Imagine travelling through India by car and being able to listen to the same radio stations all the way through. That is the uniqueness of digital radio, which has just begun to gain a foothold in India. Digital radio signals, beamed from a satellite, can be received anywhere.
Worldspace, the only company that offers digital radio in India for a monthly subscription of Rs 40 or Rs 50, expects a manifold rise in their subscriber base in the near future.
As of now, digital radio is not mobile. You have to be at home, or in the office, or wherever your radio antenna is fixed, to receive signals on your set. You also need a radio set that can receive digital radio signals in addition to normal AM and FM signals.

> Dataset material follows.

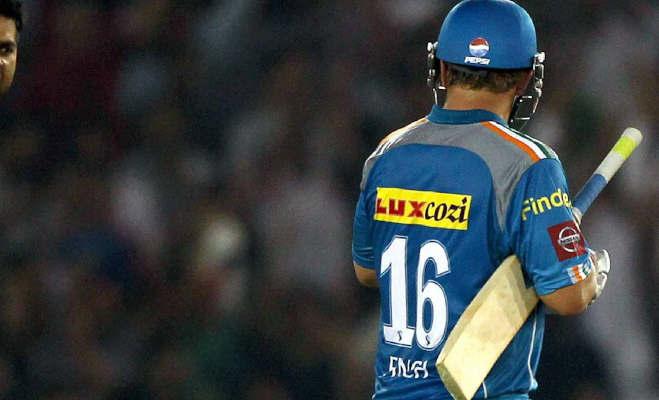 ipl में 7 टीमों की तरफ से खेला है ये इकलौता क्रिकेटर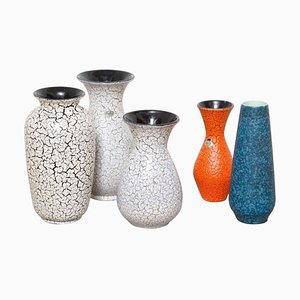 Modernistische Jasba Craquelé Keramikvasen, 1950er, 5er Set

M G Chandrashekhar, former scientific secretary of the Indian Space Research Organisation, who recently took over as chief executive of the US-based Worldspace in India, says the company plans to go mobile within the year. By then, the company hopes to build a subscriber base of 100,000, and increase the number of its special Indian music channels to 50.
Worldspace has 500,000 subscribers in the US. It has 10,000 subscribers for its Indian pay channels.
The company offers six Indian channels. Three of the channels are in Hindi: Farishta, the golden oldies channel, Gandharva, the classical music channel and Le Jhoom, the new Hindi music channel. Two channels are in Tamil and one in Malayalam. Besides, there are more than a dozen Worldspace channels produced elsewhere that offers English pop, ultra pop, orbit rock and just about every other kind of music you can think of.
Presently music sets capable of receiving digital radio signals are imported from Japan. BPL has began making the sets in India in three models priced at Rs 7000, Rs 8500 and Rs 9000.
These sets can also receive regular analog radio in addition to digital radio, and can be used like any other regular portable music system. The antenna costs about Rs 1000 apiece.
"We are not making a profit yet," says Chandrashekhar. Besides radio, the company has three other revenue sources - lease charges paid by broadcasters, subscriptions from listeners and fees from closed user groups.
Under the last category, for example, the company has users like the United Nations Development Programme, which is broadcasting information on AIDS to a network of 400 community radio centres in Nepal.
Worldspace has more than 250,000 subscribers worldwide. The corporation owns two satellites - Afristar and Asiastar - which beam to Africa and Asia. India receives signals from both satellites.
Worldspace has retail and distribution systems in New Delhi, Bangalore and Chennai. "The cost of space and satellite technology is so prohibitive that very little money is left over for high-powered marketing," says Chandrashekhar.